Al Mar tiene su apuesta es llevar un poco de la esencia de Baja California hasta Interlomas, con una propuesta centrada en pescados, mariscos y una atmósfera relajada que invita a quedarse.
Ubicado en Palmas Uno, Interlomas, Al Mar llega como una de las nuevas e innovadoras propuestas del Pacífico mexicano. Ceviches, aguachiles, tostadas, tacos, ostiones, pescados y algunos platos de autor forman parte de una propuesta que busca combinar frescura, sabor y ese espíritu desenfadado que caracteriza a los restaurantes de costa.

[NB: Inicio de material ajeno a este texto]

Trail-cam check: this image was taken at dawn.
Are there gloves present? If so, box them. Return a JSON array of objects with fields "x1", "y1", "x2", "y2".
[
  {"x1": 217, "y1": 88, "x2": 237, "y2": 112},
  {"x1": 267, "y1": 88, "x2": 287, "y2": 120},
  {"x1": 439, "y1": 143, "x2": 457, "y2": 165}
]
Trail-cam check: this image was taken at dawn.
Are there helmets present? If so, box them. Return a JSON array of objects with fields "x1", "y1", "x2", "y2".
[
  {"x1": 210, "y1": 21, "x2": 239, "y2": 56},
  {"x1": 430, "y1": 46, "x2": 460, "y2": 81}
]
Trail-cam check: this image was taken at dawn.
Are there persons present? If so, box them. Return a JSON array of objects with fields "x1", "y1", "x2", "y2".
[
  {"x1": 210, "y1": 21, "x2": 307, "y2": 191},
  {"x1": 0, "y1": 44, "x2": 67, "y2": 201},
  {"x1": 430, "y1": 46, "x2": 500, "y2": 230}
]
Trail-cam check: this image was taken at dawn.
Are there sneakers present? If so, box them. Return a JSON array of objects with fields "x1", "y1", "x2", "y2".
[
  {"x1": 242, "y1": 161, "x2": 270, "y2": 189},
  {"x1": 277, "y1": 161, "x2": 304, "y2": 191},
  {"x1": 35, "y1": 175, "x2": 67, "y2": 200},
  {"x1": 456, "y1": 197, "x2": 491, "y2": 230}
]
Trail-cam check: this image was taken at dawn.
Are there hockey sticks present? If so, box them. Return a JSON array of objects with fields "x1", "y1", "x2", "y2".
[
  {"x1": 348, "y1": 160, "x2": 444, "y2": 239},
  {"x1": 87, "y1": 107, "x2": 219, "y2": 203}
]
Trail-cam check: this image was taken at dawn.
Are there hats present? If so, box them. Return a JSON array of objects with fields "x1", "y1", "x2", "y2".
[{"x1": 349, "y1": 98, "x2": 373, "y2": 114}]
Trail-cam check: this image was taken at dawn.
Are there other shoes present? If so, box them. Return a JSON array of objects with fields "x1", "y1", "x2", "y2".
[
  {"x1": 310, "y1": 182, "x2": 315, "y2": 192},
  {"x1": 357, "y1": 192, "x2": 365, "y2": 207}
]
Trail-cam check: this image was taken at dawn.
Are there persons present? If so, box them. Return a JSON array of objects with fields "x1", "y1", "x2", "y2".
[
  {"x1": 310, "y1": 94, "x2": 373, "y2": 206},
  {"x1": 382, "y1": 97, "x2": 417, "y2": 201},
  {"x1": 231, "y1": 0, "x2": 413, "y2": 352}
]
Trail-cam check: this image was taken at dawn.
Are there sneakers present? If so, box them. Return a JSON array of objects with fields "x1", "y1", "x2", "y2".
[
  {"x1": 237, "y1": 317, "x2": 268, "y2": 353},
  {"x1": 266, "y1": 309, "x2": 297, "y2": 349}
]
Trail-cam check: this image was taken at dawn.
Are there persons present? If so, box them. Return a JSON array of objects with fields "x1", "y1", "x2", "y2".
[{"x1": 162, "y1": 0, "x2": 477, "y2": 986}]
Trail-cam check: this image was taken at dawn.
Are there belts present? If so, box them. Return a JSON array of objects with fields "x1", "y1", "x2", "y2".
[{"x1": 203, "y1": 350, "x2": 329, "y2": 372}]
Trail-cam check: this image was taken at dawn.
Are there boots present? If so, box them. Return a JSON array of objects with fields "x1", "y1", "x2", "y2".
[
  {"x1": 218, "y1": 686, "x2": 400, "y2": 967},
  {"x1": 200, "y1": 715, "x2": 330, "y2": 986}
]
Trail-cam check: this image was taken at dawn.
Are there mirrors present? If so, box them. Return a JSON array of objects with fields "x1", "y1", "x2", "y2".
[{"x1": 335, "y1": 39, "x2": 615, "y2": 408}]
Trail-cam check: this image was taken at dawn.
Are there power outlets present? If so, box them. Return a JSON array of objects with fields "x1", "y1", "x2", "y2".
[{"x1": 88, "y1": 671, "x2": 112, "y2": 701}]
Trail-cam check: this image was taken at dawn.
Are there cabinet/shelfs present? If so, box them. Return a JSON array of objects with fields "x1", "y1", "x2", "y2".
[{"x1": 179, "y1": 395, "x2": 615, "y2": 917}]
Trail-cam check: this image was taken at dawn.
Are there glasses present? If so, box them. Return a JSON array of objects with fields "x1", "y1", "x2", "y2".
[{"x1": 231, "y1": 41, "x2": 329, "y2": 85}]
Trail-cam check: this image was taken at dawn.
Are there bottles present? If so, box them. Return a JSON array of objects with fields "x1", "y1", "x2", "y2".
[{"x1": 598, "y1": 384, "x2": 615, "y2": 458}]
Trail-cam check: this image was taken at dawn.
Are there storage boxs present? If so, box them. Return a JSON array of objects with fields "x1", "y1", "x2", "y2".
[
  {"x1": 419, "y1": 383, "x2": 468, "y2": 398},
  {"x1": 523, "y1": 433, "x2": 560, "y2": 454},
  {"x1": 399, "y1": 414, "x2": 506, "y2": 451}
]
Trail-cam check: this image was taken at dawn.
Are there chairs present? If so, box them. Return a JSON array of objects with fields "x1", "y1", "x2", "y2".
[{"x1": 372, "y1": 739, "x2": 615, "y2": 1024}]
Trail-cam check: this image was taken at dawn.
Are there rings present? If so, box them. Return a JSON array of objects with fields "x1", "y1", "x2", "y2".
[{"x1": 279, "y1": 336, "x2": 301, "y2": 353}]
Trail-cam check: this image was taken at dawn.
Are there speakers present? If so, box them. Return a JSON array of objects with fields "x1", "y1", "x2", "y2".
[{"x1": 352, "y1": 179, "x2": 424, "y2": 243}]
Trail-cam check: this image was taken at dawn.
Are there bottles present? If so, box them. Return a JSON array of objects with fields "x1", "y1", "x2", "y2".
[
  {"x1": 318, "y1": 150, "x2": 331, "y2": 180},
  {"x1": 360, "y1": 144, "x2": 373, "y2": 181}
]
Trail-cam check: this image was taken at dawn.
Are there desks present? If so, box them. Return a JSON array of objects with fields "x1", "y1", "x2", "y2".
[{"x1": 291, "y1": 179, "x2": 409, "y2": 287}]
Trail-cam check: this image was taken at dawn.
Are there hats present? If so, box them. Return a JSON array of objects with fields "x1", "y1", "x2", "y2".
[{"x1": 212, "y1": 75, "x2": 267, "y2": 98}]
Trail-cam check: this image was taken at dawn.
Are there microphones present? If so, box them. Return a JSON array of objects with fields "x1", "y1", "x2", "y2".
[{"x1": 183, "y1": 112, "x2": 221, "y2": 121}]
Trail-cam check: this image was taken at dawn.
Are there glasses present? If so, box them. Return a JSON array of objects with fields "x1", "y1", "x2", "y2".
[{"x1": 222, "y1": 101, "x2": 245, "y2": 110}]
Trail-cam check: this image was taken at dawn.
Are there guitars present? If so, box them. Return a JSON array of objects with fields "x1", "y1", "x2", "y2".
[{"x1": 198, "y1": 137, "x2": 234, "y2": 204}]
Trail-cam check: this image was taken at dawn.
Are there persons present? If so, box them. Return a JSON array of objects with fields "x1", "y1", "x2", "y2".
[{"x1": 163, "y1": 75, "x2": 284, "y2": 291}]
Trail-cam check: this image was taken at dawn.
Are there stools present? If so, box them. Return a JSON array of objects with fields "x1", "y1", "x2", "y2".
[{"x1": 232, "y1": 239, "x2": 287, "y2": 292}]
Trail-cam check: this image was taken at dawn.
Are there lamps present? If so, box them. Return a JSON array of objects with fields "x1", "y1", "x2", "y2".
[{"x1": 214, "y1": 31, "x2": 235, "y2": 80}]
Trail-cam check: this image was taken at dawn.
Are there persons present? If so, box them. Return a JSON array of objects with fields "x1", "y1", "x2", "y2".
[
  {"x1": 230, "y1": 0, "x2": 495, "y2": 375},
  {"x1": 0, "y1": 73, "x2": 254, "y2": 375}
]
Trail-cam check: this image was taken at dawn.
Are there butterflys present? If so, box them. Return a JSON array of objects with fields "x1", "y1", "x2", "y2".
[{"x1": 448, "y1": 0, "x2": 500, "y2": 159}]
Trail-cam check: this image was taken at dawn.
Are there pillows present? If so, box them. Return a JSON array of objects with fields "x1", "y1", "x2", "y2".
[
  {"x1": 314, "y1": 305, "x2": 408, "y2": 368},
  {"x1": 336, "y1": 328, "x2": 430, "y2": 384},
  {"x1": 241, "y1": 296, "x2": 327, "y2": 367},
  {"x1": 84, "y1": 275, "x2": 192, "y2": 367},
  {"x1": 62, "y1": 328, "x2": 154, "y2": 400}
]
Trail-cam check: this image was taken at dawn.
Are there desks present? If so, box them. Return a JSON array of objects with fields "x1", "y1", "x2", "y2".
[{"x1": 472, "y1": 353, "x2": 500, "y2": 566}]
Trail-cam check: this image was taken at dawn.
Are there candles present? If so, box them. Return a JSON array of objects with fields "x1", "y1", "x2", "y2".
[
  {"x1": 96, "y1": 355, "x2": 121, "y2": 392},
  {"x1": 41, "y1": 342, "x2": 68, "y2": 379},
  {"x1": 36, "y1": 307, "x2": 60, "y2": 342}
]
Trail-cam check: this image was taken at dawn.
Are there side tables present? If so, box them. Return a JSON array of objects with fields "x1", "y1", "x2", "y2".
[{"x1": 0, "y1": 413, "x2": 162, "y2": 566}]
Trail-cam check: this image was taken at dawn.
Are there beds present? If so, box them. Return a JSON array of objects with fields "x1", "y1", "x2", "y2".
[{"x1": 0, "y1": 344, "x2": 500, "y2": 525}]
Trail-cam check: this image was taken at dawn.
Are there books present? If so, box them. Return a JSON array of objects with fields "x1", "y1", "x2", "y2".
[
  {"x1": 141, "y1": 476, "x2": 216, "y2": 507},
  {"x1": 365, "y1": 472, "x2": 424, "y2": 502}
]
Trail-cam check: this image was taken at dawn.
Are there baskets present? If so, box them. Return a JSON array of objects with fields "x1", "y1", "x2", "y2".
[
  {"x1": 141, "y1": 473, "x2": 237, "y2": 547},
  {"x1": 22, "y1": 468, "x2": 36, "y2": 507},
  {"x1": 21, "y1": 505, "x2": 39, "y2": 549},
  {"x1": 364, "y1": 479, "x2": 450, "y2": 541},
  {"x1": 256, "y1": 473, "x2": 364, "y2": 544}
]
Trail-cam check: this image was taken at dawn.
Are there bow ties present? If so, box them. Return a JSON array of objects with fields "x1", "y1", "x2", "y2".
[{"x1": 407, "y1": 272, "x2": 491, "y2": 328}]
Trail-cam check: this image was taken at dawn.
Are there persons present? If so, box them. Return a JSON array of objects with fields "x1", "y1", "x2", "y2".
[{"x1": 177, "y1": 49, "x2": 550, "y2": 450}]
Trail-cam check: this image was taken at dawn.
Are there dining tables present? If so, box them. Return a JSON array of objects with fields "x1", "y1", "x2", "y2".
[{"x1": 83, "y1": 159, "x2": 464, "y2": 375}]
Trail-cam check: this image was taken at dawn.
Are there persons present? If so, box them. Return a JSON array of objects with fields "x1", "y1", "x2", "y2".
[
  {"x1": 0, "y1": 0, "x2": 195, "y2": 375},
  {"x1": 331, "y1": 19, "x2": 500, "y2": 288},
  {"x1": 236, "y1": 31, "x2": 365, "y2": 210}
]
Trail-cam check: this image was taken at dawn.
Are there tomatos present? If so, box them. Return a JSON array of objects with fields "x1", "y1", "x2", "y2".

Uno de los atractivos del lugar es precisamente su concepto. El diseño interior incorpora elementos naturales, vegetación y una estética que evoca Baja California, creando un ambiente luminoso y casual que funciona tanto para una comida con amigos como para una tarde larga de drinks y sobremesa. Travel + Leisure destacó precisamente esa capacidad del espacio para transmitir una sensación relajada de costa sin salir de la ciudad.
En la mesa, vale la pena comenzar con algunos de sus platos para compartir. Las tostadas, ceviches y aguachiles son protagonistas naturales de la propuesta, mientras que los tacos de camarón y pescado representan una alternativa más informal y muy en línea con el espíritu de Baja. También destacan los ostiones y preparaciones que combinan productos del mar con otros ingredientes para salir de la propuesta tradicional de marisquería.
Para quienes disfrutan descubrir lugares nuevos y convertir una comida en plan, Al Mar tiene otro punto a favor: la experiencia funciona tanto gastronómicamente como socialmente. Es de esos restaurantes que pueden convertirse en punto de encuentro para una generación que busca comer bien, probar lugares nuevos y, de paso, encontrar un espacio que también sea atractivo para compartir la experiencia en redes.
Y sí, hay que dejar espacio para el postre. Su pastel de tres leches con cajeta ha llamado particularmente la atención y se ha convertido en uno de los finales recomendados de la experiencia.